I’m Rana el Kalioubly and this is Pioneers of AI, a podcast taking you behind the scenes of the AI revolution.
[THEME MUSIC]
EL KALIOUBY: All right. Hi, Joanna. Welcome to Pioneers of AI. I’m so excited to have you on the show.
STERN: Thank you so much for having me on the show. This is exciting. I guess first-time guest, longtime listener; it just took writing a book, a small little book, to make this introduction happen.
Copy LinkWhy AI made this the right moment to build something new
EL KALIOUBY: Yes, just a small book, which I have right here, and we’re going to talk about it, but I want to start by your big pivot. So, you have been a tech journalist at The Wall Street Journal for, what is it, over a decade?

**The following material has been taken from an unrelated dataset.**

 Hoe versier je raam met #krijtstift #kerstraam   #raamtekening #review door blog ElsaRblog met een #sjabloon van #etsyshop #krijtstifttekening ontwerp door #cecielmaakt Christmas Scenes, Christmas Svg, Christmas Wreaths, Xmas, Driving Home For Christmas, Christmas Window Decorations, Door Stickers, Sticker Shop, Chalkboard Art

STERN: Yeah, it was 12 years.
EL KALIOUBY: And you just left and launched your own consumer media company called New Things. So, tell us about that. Like, what was the impetus for making that big shift, especially now, where the media landscape is kind of being disrupted, and it’s not easy to find these big roles or big jobs?
STERN: Look, I’d been at the Journal for 12 years. I had done so many amazing things there and had so many great editors and peers and just great teams to work around. And I did things like incredible videos, hosted events, wrote the weekly column. And I was ready for something different. There’s so much happening in media right now. But then to bring it back full circle to the book, the prevalence of AI tools and the ability to build a business now and be more efficient at it absolutely played into this.
There’s so much underlying infrastructure and things that you need to get done when you’re building a business. And I saw this when writing the book that I was basically creating a small business around this book, right? I was hiring people, I had expenses related to it. And so you sort of learn to manage this, but you also learn that you can be so much more efficient. The first page of the book is actually how I use AI to write this book; AI did not write the book, but there were all these places where it intersected with research, with being able to put together spreadsheets, to be able to get things done more quickly, where I say in the book, I actually was able to write this book, I think, two years faster than I would have been able to before, right?
So that experience in combination with where the media industry was going, in combination with the fact that I was just ready for a change after 12 years, here I am building something new and we just launched; it’s called New Things. You can go to thenewthings.com and we’ve got newsletters and videos and hopefully events in the future. And the goal is really just to help people, guide people through interesting tech stories with a journalistic lens, with also humor, because I’d like to do that in my videos, and hopefully it works out.
Copy LinkTesting whether AI can really reshape everyday life
EL KALIOUBY: Yeah. Okay. So I do want to talk about the book, I Am Not a Robot. First off, congratulations.
STERN: Thank you.
EL KALIOUBY: But my most common comment in the book was OMG and LOL. Lots of LOLs. It’s hilarious. So I really… Yeah, it’s really awesome. But…
STERN: Thank you for reading it.
EL KALIOUBY: Why write this book now? You’ve been covering tech for years. So what’s special about this AI moment that kind of provided the impetus for writing the book?
STERN: Yeah, I wanted this book to be for the people who know that AI is important to know about, or are already using AI, but want to know about this future where we keep hearing from every executive that AI is going to change every part of our lives. And so I sort of challenged myself and said, “Okay, you guys are all saying this. Let me go try this. Can I do this for a year?” In the sense that this AI moment where people say it’s going to change all parts of our lives—shopping, medical, transportation, education, socialization, relationships—can I try as many of these things and see if it’s really going to change our lives? And so that was what I tried to do: live in the future, which is really hard because we obviously live in the present, but I just tried to try as many things as possible and see if I could get there.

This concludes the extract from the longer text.